Bulk metallic glasses (BMGs) can be prepared from a wide range of chemical compositions and they display high strength and elasticity as a consequence of their amorphous structure. (A. L. Greer, Science 267 (5206), 1947-1953 (1995); A. Inoue, Acta Materialia 48 (1), 279-306 (2000); W. H. Wang, C. Dong, and C. H. Shek, Materials Science & Engineering R-Reports 44 (2-3), 45-89 (2004); and C. A. Schuh, T. C. Hufnagel, and U. Ramamurty, Acta Materialia 55 (12), 4067-4109 (2007), the disclosures of each of which are incorporated herein by reference.) These BMG materials have also gained significant scientific and technological interest due to their unique combination of mechanical properties and their amenability to novel processing techniques. A property unique among metals is that they exhibit a supercooled liquid region, a temperature region where the metallic glass first relaxes into a supercooled liquid before it eventually crystallizes. This unique softening behavior has been utilized for thermoplastic forming, (TPF) a processing method similar to the one used for plastic processing. (J. Schroers, Advanced Materials, 2010, 22: p. 1566-1597, the disclosure of which is incorporated herein by reference.) Various processing methods have been suggested based on TPF including extrusion, compression moulding, blow moulding, micro and nano-imprinting. As a method to fabricate solid complex 3D parts compression moulding has been explored. Typically in compression moulding the material is positioned in the mould cavity and the mould is closed to fill the entire cavity. This method has proven to be very efficient with plastics and was also explored for BMGs.

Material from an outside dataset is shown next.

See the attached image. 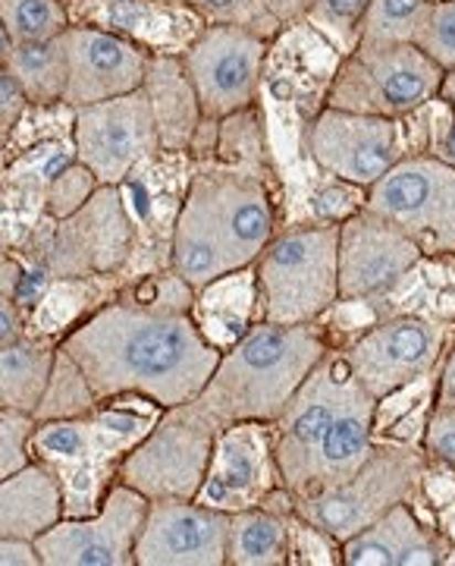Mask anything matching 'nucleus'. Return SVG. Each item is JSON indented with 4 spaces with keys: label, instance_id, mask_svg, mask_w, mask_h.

Metals exhibit high-energy surfaces and thus act as favourable sites for oxides and other surface contaminants, particularly at elevated temperatures. As a consequence, even BMGs, with a liquid-like structure, are microscopically rough in the as-prepared state. Additional surface roughness may originate from processing techniques such as casting, cutting, machining, and grinding etc. This starting roughness remains a part of the final BMG structure when fabricated by typical TPF methods because of the initial contact-area between the mould and the BMG. Although BMGs have shown self smoothening behaviours in the SCLR, the time scale on which it occurs can be longer than the desired forming time. Typical TPF time of 1-3 min is insufficient to smoothen features larger than 5 μm by surface tension alone. Additionally, any oxides which exist prior to or appear during processing remain solid and inhibit this phenomenon. Accordingly, a need exists for improved methods of forming BMGs.